Turn the entries into a numbered list, starting with the line that contains "From the items" and going on through the final line of the entries, both included. Leave out blank lines.
===== Data to use
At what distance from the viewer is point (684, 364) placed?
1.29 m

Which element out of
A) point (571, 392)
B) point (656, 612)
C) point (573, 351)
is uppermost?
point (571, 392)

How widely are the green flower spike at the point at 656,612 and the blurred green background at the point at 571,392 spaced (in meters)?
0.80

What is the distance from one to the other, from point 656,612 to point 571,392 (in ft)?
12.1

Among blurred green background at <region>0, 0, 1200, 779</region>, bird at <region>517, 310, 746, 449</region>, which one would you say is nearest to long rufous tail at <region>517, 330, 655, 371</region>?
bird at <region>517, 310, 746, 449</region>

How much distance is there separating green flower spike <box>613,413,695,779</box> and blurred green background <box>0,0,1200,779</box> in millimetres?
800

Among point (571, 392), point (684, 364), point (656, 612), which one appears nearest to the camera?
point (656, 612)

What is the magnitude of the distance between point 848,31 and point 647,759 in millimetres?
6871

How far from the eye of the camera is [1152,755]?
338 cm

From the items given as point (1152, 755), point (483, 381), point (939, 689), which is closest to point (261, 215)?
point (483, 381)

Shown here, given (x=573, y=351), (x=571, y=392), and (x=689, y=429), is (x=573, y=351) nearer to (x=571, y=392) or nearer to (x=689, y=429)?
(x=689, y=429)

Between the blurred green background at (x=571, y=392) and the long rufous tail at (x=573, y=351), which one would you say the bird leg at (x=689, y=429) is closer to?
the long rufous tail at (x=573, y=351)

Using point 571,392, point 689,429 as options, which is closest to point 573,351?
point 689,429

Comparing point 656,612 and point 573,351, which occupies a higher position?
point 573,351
==========
> Result for this exercise
1. From the items given as point (1152, 755), point (483, 381), point (939, 689), which is closest to point (261, 215)?
2. point (483, 381)
3. Shown here, given (x=573, y=351), (x=571, y=392), and (x=689, y=429), is (x=573, y=351) nearer to (x=571, y=392) or nearer to (x=689, y=429)?
4. (x=689, y=429)
5. Between the blurred green background at (x=571, y=392) and the long rufous tail at (x=573, y=351), which one would you say the bird leg at (x=689, y=429) is closer to?
6. the long rufous tail at (x=573, y=351)
7. Using point 571,392, point 689,429 as options, which is closest to point 573,351?
8. point 689,429
9. Comparing point 656,612 and point 573,351, which occupies a higher position?
10. point 573,351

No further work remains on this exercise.